If planets are the actors and houses the stage, aspects are the relationships between actors. This guide covers the five majors with recommended orbs.
What an aspect is
An aspect is the angular distance between two planets along the zodiac. 0° = conjunction, 60° = sextile, 90° = square, 120° = trine, 180° = opposition.

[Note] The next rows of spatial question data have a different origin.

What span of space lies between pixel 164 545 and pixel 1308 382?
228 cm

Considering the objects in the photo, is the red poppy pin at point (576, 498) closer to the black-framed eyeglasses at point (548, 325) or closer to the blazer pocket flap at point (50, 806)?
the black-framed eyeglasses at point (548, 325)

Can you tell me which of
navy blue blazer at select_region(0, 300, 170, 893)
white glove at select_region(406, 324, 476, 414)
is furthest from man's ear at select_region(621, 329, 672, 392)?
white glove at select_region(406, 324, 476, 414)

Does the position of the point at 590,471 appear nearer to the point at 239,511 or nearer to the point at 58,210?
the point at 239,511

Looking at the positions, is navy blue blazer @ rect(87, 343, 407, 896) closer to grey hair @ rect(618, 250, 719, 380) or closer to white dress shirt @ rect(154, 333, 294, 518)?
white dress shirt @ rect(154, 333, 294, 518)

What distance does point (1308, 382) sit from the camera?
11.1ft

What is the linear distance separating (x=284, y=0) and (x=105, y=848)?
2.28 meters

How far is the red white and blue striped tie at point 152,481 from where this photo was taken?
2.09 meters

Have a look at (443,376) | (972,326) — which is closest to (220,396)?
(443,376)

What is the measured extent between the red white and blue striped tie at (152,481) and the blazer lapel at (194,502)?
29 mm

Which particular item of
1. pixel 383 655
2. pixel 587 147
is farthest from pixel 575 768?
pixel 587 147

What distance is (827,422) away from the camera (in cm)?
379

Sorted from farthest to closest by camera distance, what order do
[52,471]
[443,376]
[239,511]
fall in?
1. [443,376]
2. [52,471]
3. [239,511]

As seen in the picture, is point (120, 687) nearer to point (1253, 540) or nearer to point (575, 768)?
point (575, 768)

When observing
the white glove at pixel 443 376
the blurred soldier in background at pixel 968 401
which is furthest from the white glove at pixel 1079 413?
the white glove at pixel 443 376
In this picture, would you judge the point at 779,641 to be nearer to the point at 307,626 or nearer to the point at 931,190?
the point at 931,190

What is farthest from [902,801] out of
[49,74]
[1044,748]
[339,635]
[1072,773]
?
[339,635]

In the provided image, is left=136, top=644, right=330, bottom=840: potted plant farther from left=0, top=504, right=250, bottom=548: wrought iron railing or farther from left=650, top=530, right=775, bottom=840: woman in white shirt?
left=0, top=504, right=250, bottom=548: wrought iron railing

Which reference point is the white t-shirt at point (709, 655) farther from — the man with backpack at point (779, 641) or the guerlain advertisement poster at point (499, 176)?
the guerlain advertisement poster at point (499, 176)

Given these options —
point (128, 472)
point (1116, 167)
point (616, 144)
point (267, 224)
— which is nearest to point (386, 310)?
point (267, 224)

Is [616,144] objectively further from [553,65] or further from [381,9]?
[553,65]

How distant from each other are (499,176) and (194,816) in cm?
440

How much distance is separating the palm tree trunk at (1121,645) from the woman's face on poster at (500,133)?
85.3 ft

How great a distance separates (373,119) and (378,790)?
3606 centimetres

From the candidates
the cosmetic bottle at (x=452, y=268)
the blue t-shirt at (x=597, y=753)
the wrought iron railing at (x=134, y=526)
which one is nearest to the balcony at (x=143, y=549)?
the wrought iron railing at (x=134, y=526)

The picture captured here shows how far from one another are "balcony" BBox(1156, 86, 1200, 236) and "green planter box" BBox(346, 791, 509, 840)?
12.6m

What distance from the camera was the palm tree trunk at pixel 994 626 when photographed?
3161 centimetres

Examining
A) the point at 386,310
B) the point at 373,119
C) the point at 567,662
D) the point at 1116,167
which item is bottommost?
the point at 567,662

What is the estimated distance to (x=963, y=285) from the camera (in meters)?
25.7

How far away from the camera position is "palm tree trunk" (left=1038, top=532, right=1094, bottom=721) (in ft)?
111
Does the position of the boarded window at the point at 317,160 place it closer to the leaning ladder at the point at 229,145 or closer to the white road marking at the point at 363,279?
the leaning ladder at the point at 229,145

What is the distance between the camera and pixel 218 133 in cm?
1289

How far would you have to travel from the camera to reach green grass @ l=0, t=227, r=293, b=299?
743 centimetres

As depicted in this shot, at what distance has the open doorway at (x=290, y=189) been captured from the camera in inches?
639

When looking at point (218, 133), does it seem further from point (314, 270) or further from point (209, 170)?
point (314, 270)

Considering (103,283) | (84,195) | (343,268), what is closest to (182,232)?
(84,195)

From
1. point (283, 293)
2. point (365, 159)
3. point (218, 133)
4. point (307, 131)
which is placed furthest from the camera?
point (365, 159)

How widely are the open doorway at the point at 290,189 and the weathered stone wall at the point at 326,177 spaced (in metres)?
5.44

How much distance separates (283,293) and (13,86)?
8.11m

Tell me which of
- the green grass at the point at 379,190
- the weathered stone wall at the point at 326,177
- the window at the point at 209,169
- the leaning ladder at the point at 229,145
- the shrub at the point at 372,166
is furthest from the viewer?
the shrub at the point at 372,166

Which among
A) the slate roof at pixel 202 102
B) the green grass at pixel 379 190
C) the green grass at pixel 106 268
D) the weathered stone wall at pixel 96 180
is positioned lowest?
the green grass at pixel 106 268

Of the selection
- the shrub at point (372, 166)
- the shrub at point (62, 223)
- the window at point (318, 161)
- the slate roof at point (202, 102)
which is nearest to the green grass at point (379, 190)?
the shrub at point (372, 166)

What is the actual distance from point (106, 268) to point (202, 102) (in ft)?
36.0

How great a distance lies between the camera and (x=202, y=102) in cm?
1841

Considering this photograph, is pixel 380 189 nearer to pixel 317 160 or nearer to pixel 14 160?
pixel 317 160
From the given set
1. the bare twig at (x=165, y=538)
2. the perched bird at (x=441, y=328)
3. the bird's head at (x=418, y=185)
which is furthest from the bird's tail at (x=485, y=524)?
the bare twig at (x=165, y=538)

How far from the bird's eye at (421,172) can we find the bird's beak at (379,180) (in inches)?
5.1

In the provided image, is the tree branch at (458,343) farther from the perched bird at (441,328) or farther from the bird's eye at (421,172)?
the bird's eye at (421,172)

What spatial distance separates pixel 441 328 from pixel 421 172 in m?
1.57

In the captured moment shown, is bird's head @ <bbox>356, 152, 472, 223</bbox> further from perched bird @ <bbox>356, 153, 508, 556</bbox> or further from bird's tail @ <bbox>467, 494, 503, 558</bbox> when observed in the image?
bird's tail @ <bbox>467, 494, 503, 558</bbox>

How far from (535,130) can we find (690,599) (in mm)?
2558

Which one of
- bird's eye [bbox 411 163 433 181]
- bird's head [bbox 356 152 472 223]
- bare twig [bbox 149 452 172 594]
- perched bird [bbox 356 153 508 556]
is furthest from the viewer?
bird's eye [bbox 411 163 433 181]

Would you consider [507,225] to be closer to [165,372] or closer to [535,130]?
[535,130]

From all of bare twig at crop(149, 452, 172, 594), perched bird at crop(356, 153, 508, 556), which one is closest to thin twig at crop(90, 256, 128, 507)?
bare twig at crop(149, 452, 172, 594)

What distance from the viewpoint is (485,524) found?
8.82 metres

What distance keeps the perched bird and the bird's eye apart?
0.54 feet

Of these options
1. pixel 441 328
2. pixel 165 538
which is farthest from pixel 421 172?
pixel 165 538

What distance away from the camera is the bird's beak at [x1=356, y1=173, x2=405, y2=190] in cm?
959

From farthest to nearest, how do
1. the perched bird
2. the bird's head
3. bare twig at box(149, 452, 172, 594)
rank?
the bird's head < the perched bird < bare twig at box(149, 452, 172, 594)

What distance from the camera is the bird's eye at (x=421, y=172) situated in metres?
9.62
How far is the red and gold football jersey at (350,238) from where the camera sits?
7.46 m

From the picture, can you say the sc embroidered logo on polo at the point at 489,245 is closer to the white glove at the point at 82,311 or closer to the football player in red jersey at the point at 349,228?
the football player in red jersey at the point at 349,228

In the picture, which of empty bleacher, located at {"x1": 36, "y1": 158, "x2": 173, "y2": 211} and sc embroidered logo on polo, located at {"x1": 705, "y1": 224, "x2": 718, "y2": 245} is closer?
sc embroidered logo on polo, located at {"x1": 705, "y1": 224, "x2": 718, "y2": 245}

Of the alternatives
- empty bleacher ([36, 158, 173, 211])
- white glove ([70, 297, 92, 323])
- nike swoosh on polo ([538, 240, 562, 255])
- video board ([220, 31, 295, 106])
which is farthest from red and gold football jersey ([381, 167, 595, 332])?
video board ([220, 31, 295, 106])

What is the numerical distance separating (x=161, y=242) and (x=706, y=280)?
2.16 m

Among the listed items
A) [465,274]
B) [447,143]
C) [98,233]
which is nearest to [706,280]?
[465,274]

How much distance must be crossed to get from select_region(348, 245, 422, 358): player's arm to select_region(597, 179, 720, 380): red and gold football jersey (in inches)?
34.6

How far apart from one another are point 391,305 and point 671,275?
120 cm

The “orb” is the tolerance: at 119° we still call it a trine. Rule of thumb: up to 8° for conjunction/opposition, up to 6° for trine/square, up to 4° for sextile.
Conjunction (0°)
Two planets glued together. They merge: they act as one force. The quality depends on which planets. Sun-Moon conjunct = identity and emotion aligned. Mars-Saturn conjunct = contained action.
Opposition (180°)
Opposite poles. Push and pull. Integration means accepting that both sides exist and need their turn. It isn't “bad” — it's productive tension when you work it.
Trine (120°)
The easy aspect. Both planets sit in signs of the same element (fire, earth, air, or water) and get along. Risk: you take it for granted and never develop it. Untrained talent atrophies.
Square (90°)
Friction. Two planets in signs of similar modality but incompatible elements. The aspect that pushes growth most — and also the one most avoided. Most chart challenges come from squares.
Sextile (60°)
A kind opportunity. Available, but requires activation. If you don't use it, it stays quiet — but doesn't grow either. The sextile says: “there's a door open here, just walk in”.
Practical read: sort aspects by ascending orb and read the first 5-10. The rest is noise at the start.
Minor aspects (later)
Quincunx (150°), semisextile (30°), semisquare (45°), sesquisquare (135°). They add nuance after you've read the majors. You don't need them to start.